How does kafka consumer auto commit work?
Asked Answered
B

4

31

I am reading this one:

Automatic Commit The easiest way to commit offsets is to allow the consumer to do it for you. If you configure enable.auto.commit=true, then every five seconds the consumer will commit the largest offset your client received from poll(). The five-second interval is the default and is controlled by setting auto.commit.interval.ms. Just like everything else in the consumer, the automatic commits are driven by the poll loop. Whenever you poll, the consumer checks if it is time to commit, and if it is, it will commit the offsets it returned in the last poll.

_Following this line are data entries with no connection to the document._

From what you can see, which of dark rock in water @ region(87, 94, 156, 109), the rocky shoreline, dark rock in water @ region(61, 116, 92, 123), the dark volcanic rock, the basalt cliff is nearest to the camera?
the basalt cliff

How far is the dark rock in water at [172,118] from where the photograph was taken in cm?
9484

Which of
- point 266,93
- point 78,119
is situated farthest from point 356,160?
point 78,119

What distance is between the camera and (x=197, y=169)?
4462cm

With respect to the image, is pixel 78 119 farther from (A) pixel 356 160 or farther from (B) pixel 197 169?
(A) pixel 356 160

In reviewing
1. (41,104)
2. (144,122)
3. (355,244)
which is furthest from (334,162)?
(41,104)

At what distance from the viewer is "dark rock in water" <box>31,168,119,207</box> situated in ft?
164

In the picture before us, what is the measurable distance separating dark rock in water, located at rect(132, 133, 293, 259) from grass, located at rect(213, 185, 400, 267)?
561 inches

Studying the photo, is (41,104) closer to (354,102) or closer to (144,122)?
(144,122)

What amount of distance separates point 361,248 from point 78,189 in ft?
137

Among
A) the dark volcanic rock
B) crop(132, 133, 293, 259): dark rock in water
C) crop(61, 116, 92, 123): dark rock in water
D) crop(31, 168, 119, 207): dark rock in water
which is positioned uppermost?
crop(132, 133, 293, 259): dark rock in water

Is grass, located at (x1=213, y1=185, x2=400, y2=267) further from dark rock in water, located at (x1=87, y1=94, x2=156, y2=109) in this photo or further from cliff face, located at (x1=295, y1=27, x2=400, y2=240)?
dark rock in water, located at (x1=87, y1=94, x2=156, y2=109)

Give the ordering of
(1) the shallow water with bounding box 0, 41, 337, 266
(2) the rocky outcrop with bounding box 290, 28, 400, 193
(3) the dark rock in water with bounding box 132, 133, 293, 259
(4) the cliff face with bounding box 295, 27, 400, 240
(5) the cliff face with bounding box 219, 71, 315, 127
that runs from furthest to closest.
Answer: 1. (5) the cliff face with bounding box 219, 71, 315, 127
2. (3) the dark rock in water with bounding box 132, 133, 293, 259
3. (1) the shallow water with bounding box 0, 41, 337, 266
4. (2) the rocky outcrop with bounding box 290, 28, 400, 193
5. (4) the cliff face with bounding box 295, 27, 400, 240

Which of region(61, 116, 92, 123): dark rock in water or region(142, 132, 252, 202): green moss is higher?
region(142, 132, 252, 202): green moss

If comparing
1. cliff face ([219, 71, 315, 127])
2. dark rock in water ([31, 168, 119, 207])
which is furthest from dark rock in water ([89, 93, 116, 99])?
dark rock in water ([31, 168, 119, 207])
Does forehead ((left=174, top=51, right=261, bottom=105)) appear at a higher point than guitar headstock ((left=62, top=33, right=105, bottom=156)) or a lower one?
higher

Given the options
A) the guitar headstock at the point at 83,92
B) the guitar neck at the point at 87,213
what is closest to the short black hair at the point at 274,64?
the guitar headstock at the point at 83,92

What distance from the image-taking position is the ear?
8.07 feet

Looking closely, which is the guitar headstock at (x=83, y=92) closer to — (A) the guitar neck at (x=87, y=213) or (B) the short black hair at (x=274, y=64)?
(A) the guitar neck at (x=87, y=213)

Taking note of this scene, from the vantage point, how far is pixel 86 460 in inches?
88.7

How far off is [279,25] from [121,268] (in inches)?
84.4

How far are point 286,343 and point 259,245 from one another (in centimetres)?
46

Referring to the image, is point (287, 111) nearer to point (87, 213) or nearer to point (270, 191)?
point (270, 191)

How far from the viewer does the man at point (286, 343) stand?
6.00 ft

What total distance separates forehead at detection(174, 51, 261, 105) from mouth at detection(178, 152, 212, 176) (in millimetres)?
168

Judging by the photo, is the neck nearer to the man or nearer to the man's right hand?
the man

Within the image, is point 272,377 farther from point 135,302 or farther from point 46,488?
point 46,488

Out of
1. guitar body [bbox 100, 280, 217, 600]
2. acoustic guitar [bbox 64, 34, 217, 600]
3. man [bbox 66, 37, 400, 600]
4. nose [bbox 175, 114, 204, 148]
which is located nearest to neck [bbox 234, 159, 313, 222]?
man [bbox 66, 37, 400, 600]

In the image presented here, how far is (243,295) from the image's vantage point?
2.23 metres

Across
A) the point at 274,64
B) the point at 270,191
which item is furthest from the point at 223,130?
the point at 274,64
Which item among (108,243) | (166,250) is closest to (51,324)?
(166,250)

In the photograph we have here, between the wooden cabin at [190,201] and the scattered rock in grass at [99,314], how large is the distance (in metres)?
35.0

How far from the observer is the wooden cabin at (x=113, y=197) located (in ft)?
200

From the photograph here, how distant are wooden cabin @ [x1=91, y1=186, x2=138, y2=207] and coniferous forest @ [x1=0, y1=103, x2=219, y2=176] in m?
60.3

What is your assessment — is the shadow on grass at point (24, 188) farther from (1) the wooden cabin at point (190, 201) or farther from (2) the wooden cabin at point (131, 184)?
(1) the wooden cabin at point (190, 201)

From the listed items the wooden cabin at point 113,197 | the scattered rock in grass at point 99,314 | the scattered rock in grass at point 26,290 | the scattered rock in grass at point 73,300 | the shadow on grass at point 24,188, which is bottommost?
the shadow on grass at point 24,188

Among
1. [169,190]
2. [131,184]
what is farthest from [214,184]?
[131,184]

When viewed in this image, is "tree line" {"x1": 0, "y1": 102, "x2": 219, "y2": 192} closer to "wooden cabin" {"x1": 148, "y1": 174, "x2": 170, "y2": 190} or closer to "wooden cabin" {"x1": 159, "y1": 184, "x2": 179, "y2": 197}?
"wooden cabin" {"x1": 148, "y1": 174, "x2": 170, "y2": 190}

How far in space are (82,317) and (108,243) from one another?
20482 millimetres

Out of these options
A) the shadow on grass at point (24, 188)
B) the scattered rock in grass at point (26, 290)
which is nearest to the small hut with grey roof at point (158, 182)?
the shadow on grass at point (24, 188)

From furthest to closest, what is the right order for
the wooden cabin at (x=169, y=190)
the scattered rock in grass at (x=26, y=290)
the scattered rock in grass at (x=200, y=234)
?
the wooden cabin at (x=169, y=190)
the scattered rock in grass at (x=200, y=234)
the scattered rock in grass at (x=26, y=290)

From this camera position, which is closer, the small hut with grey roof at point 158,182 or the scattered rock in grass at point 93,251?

Maybe issue that my English is not good but I do not fully understood this description.

Let's say I use auto-commit with default interval - 5 sec and poll happens every 7 sec. At this case, a commit will happen every 5 sec or every 7 sec?

Can you clarify behaviour if poll will happen every 3 sec? Will commit happen every 5 sec or every 6 sec?
I have read this one:

Auto commits: You can set auto.commit to true and set the auto.commit.interval.ms property with a value in milliseconds. Once you've enabled this, the Kafka consumer will commit the offset of the last message received in response to its poll() call. The poll() call is issued in the background at the set auto.commit.interval.ms.

And it contradict the answer.

Can you explain this stuff in details.

let say I have diagramm like this:

0 sec - poll
4 sec - poll
8 sec - poll

When does offset will be committed and when which one?

Berrios answered 3/10, 2017 at 14:1 Comment(0)
B
27

The auto-commit check is called in every poll and it checks that the time elapsed is greater than the configured time. If so, the offset is committed.

In case the commit interval is 5 seconds and poll is happening in 7 seconds, the commit will happen after 7 seconds only.

Brubaker answered 3/10, 2017 at 14:35 Comment(4)
and second case?Berrios
second case will follow the same logic , for the first poll it wont commit as 3 < 5 , but on the next poll it will commit as 6 > 5 and after commit it will reset the counter and same pattern will followBrubaker
But how to commit last poll at this case? Should I do it manually?Berrios
when you close the consumer and auto commit is enabled , it will commit the offset before closing consumerBrubaker
V
16

It would try to autocommit ASAP after poll completes. You can have a look on the source code of consumer coordinator, which has set of local fields defined on class level to understand whether autocommit is enabled, what is the interval, and what is the next deadline to perform autocommit.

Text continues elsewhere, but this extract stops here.